Elue une première fois gouverneure en 2018, après une décennie passée au Capitole comme discrète représentante de la Chambre, Kristi Noem se montre chaque année plus clivante. Depuis qu'elle trumpise sa politique et ses apparitions médiatiques, même les républicains du Dakota du Sud se montrent partagés. Certains lui reprochent d'ignorer les problématiques de son propre Etat, trop attirée par une carrière nationale qui, malgré le foin que la quinqua est capable de susciter, n'a pas décollé plus tôt.
En quelques petites années, on lui reprochera aussi d'être intervenue de manière cavalière pour que sa fille Kassidy décroche un job et une liaison extraconjugale avec Corey Lewandowski, l'ancien directeur de campagne de Donald Trump. Des «conneries puantes», se contentera de réagir la principale intéressée, malgré tout ravie de squatter l'actualité «de tout le pays», analysera le Washington Post.

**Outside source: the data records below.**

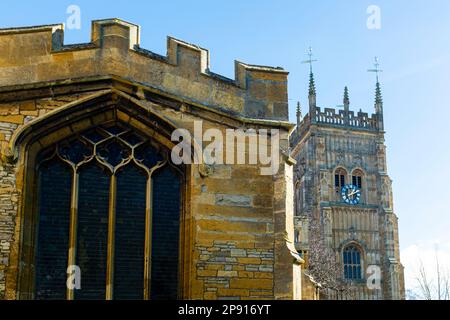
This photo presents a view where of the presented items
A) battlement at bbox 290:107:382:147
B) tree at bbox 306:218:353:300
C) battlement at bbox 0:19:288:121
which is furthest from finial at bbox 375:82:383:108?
battlement at bbox 0:19:288:121

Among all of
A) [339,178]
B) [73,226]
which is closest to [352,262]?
[339,178]

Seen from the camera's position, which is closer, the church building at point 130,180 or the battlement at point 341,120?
the church building at point 130,180

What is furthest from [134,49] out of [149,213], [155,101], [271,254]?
[271,254]

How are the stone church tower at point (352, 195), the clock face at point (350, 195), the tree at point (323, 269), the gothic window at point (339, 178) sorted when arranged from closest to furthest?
the tree at point (323, 269) < the stone church tower at point (352, 195) < the clock face at point (350, 195) < the gothic window at point (339, 178)

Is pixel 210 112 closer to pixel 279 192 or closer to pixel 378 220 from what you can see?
pixel 279 192

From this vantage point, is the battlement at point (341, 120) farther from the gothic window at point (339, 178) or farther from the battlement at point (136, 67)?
the battlement at point (136, 67)

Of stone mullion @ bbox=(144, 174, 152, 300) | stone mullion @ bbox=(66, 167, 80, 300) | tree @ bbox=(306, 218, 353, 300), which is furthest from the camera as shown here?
tree @ bbox=(306, 218, 353, 300)

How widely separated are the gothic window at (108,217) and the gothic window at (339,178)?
166 feet

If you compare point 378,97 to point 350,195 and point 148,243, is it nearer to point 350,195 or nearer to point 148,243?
point 350,195

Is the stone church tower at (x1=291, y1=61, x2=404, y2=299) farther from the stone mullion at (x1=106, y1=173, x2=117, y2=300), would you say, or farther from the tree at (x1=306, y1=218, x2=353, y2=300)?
the stone mullion at (x1=106, y1=173, x2=117, y2=300)

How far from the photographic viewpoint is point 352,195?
60.5 m

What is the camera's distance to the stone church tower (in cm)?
5806

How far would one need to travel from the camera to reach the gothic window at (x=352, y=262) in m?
57.3

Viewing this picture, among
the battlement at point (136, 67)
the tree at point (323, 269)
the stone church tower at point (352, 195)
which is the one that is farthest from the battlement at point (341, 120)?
the battlement at point (136, 67)
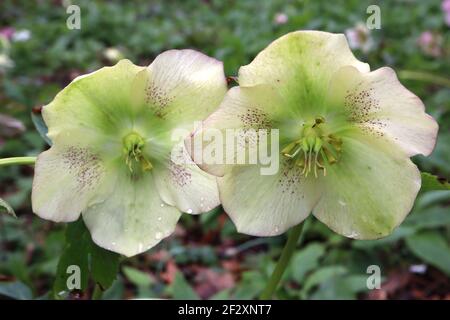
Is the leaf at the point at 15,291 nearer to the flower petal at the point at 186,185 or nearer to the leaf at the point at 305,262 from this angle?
the flower petal at the point at 186,185

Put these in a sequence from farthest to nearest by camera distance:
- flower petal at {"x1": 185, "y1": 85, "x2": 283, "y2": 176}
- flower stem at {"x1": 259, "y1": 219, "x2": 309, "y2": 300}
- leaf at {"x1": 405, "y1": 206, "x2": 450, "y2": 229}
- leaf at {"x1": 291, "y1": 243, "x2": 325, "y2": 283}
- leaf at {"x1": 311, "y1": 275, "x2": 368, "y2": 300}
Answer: leaf at {"x1": 405, "y1": 206, "x2": 450, "y2": 229} < leaf at {"x1": 291, "y1": 243, "x2": 325, "y2": 283} < leaf at {"x1": 311, "y1": 275, "x2": 368, "y2": 300} < flower stem at {"x1": 259, "y1": 219, "x2": 309, "y2": 300} < flower petal at {"x1": 185, "y1": 85, "x2": 283, "y2": 176}

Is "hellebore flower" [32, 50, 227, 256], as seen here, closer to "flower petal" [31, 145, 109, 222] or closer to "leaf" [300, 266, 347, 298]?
"flower petal" [31, 145, 109, 222]

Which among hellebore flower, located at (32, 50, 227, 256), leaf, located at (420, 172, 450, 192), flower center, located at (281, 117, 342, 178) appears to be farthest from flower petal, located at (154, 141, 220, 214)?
leaf, located at (420, 172, 450, 192)

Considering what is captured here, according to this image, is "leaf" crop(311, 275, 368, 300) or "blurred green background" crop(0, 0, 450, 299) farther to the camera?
"blurred green background" crop(0, 0, 450, 299)

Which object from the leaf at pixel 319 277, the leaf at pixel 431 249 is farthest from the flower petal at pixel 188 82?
the leaf at pixel 431 249

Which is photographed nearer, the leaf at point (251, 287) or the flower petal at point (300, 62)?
the flower petal at point (300, 62)

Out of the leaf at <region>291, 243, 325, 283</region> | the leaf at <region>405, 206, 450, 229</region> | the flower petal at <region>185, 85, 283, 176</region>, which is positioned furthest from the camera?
the leaf at <region>405, 206, 450, 229</region>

La plupart des faits et gestes de Kristi Noem se cognent contre les bonnes mœurs dont elle se réclame. Cette proud mum de trois enfants, chrétienne pur jus au point de «craindre Dieu», fiche à chaque fois un peu plus le bordel dans les grandes valeurs républicaines. Même le discret Byron, son époux depuis plus de trente ans et «Proud First Gentleman de Madame la gouverneure», peine à contenir la bête.
En début d’année, le New York Times s’était penché sur «la Trumpification de Kristi Noem». Une transformation consciente, flagrante, déroulée étape par étape et entamée quelques années plus tôt. Tous semblent d'accord pour dire que c'est le milliardaire républicain qui est visé.
Dernier palier en date? Ses nouvelles dents. Très blanches et... très controversées, puisque la gouverneure aurait joué à l'influenceuse pour une clinique dentaire basée au Texas: «Elle montre à Trump qu’elle sait bosser devant la caméra, qu’elle a ce truc de star hollywoodienne qu’il souhaite sur scène avec lui. Elle ressemble pratiquement à un membre de sa famille. Une cousine?», analyse le stratège républicain Ron Bonjean.
Une transformation physique, mais surtout politique, qu'elle a démarrée en 2020, en s'opposant à toutes les mesures anti-Covid du gouvernement. Résultat, le Dokota du Sud accusait l'un des taux de mortalité les plus élevés du pays. Ce qui n'avait pas durablement écorné sa popularité.
Quand le bouquin de cette nouvelle lieutenant du 47e président des Etats-Unis, et dans lequel elle avait confessé l’exécution de Cricket, Donald Trump l’avait décrit comme «l'histoire percutante d'une vie très intéressante». Sa ténacité et son allégeance totale auront fini par payer: Kristi Noem s’apprête à entrer à la Maison-Blanche par la grande porte.